DESIGN OF STANDARD CELL ASIC’S USING SELF GATED RESONANT CLOCKED FLIP FLOP

Shilpa K.S1, Ajith Ravindran2 and Saranya P.M3
Department of Electronics and Communication Engineering, Saintgits College of Engineering, India

Abstract
Efforts to reduce power consumption of digital CMOS circuits have been in progress for nearly three decades. As a result, a number of well understood and proven techniques for reducing dynamic and leakage power have been developed. These methods are implemented thoroughly in the circuit level. One of the example for high level circuit is a standard cell Application Specific Integrated Circuit (ASIC). Reducing the power and delay of standard cell ASIC can improve the performance of the system designed using these. A major contributor to the total power in modern microprocessors is the clock distribution network, which can dissipate as much as 70% of the total power for high performance applications. Self-gated resonant clocked flip-flop optimized for power efficiency and signal integrity achieves reduced dynamic power dissipation, in addition to the negative setup time, which makes the design more tolerant to the clock skew.

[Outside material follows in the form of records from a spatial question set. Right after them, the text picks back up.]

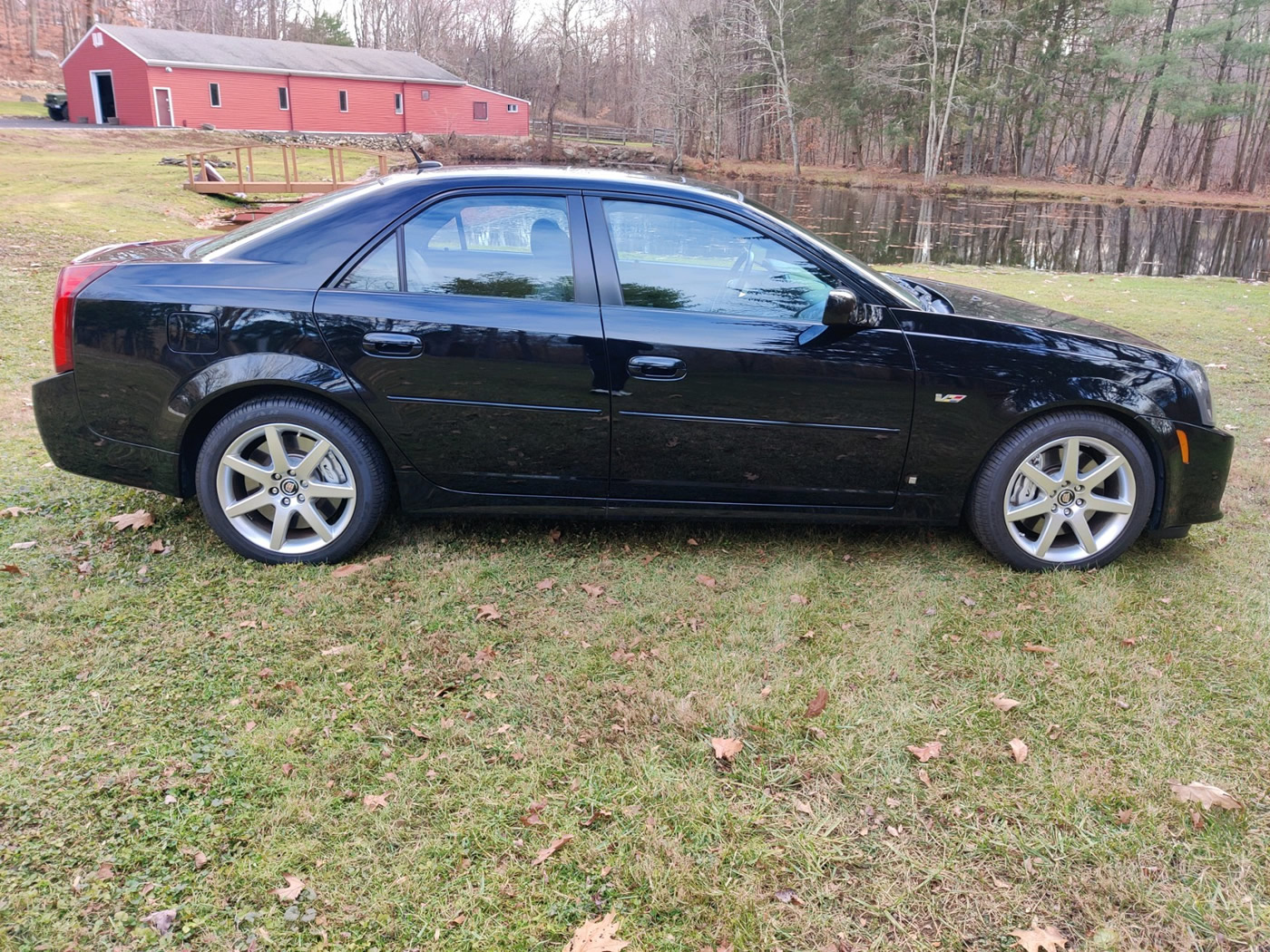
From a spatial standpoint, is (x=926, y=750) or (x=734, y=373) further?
(x=734, y=373)

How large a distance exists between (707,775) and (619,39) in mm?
81364

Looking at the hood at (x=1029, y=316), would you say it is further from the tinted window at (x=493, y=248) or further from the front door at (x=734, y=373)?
the tinted window at (x=493, y=248)

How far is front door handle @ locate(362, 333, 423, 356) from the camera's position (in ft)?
11.9

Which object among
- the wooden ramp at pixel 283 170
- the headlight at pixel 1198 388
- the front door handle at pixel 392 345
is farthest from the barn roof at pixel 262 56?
the headlight at pixel 1198 388

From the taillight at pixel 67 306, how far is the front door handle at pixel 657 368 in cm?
225

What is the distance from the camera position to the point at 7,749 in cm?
262

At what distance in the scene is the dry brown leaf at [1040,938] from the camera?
209 centimetres

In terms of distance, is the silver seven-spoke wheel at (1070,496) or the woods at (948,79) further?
the woods at (948,79)

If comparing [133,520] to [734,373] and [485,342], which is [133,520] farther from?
[734,373]

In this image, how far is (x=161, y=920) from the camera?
81.7 inches

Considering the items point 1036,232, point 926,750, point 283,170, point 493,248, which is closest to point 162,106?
point 283,170

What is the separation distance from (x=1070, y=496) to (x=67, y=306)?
14.2 feet

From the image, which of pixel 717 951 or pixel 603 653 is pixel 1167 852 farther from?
pixel 603 653

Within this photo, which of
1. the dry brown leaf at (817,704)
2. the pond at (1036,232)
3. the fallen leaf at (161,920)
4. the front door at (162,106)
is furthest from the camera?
the front door at (162,106)
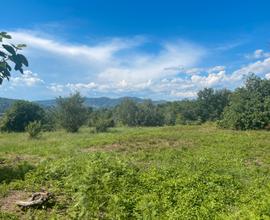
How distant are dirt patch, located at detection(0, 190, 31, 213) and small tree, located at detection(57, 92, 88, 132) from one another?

This feature also reduces the D-Q delay, thus improving the timing performance of the flip-flop. The advantages of the Self gated resonant clocked flip-flop are implemented on standard cell ASICs. Cadence EDA tools and the 180nm process technology files have been used to substantiate the merits of the proposed design.

Keywords: Application Specific Integrated Circuit (ASIC); SGR Clocked Flip-Flop

1. INTRODUCTION

A Number of well-established methods has been used to minimize the static as well as dynamic power dissipation. The static power dissipation can be reduced by using stack transistors, using dual voltage supply, dual threshold voltages, and by using adaptive body biasing. By reducing the power supply, load capacitance we can reduce the dynamic power. The methods to minimize the static and dynamic power level have been explored thoroughly since most of the techniques adopted are used and implemented in the logic/circuit level. So we have to shift our concentration towards high level circuits. One of the example for high level circuit is a standard cell Application Specific Integrated Circuit (ASIC). Reducing the power and delay of standard cell ASIC can improve the performance of the system designed using these. A major contributor to the total power in modern microprocessors is the clock distribution network, which can dissipate as much as 70% of the total power for high performance applications. Self-gated resonant clocked flip-flop optimized for power efficiency and signal integrity achieves reduced dynamic power dissipation, in addition to the negative setup time, which makes the design more tolerant to the clock skew. This feature also reduces the D-Q delay, thus improving the timing performance of the flip-flop. The advantages of the Self gated resonant clocked flip-flop are implemented on standard cell ASICs. Cadence EDA tools and the 180nm process technology files have been used to substantiate the merits of the proposed design.

The digital design that make it possible to focus on high level design aspects of a digital design is a called a Standard Cell Design. Usually a Standard Cell is designed and inserted into a large library where some logic functions have different implementation. A Standard Cell will help a simple single function IC’s to a complex multi-million gate System on Chip. The timing performance, power and area of each of these implementations are different. A technological library is a complete group of standard cell descriptions. Large systems are implemented using these standard cells in the library. By reducing the power consumption of standard cell we can reduce the total power of the system. In this paper a design of ASIC using SGR flip-flop is described.

It includes the circuit architecture of Standard Cell ASIC’s (section 1), Design of Self Gated Resonant clocked Flip Flop (section 2, Standard cell ASIC Cell using SGR (section 3, Conclusion (section 4).

2. STANDARD CELL ASIC

In this section the architecture of a standard cell ASIC is mentioned [1]. The standard cell design is having the presence of two cross coupled NAND gate hence it is also called a Pseudo NAND cell (PNAND).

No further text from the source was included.